St Andrew's was founded sometime about 1150 AD, however, little of this early church remains. The tower, which was built in 1250, is decorated with dog-tooth carving and blind arcading; unfortunately the tower has undergone severe wear over its 850 years, so the arcading has disappeared from the north wall, and much of the tower is patched with brick. The simple nave was rebuilt in the early 14th century, whilst the chancel, built by a bequest from the Rector, Richard Anlaby, is overpowering for the size of the nave. The south aisle dates from the 14th century, whilst the north was re-built using brick in 1883.

The simple misericords date from the early 15th century. These misericords are all simple V shapes, with a small decoration at the base.

In the 18th century, the original 1610 clock of Trinity College was donated to village. It was installed in the tower, where it still runs.

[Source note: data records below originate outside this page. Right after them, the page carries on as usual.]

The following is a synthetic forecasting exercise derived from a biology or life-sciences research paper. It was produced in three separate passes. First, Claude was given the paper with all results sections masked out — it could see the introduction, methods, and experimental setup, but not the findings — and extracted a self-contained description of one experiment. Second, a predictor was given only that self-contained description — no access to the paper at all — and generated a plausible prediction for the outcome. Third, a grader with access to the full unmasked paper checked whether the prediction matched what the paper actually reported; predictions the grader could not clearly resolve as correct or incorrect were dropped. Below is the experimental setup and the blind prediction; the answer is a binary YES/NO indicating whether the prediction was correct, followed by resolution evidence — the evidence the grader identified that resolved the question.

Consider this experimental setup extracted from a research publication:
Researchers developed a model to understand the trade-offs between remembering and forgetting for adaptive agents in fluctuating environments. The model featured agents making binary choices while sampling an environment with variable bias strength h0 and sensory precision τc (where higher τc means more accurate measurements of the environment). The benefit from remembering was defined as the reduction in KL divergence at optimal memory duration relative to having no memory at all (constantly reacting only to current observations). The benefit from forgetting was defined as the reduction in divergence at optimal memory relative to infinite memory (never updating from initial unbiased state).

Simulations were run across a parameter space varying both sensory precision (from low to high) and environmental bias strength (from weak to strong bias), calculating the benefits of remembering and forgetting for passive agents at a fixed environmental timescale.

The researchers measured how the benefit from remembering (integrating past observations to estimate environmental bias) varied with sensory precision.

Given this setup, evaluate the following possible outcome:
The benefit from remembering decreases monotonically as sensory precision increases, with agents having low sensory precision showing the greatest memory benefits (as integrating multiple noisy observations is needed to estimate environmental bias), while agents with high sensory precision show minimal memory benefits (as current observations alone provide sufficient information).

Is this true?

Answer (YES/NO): NO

During the 19th-century restoration a crucifixion sculpture, dating from about 1300, was discovered, this now resides at the east end of the south aisle, and although Mary is missing from it, Christ is shown in his agony on a simple crucifix made from a tree, with St John watching on.

The chancel vault was replaced during the 19th century, and the bosses, showing the arms of several county families, and painted in distemper, were recreated from a manuscript housed at Wimpole Hall.

==Village life==
The village is often a hub for the smaller villages around, and plays host to events all year round.

There were two pubs listed in the village in 1756, rising to seven by 1882. By 1936 there were still six, but by 1970 only The Chequers remained. It remains the village's only pub.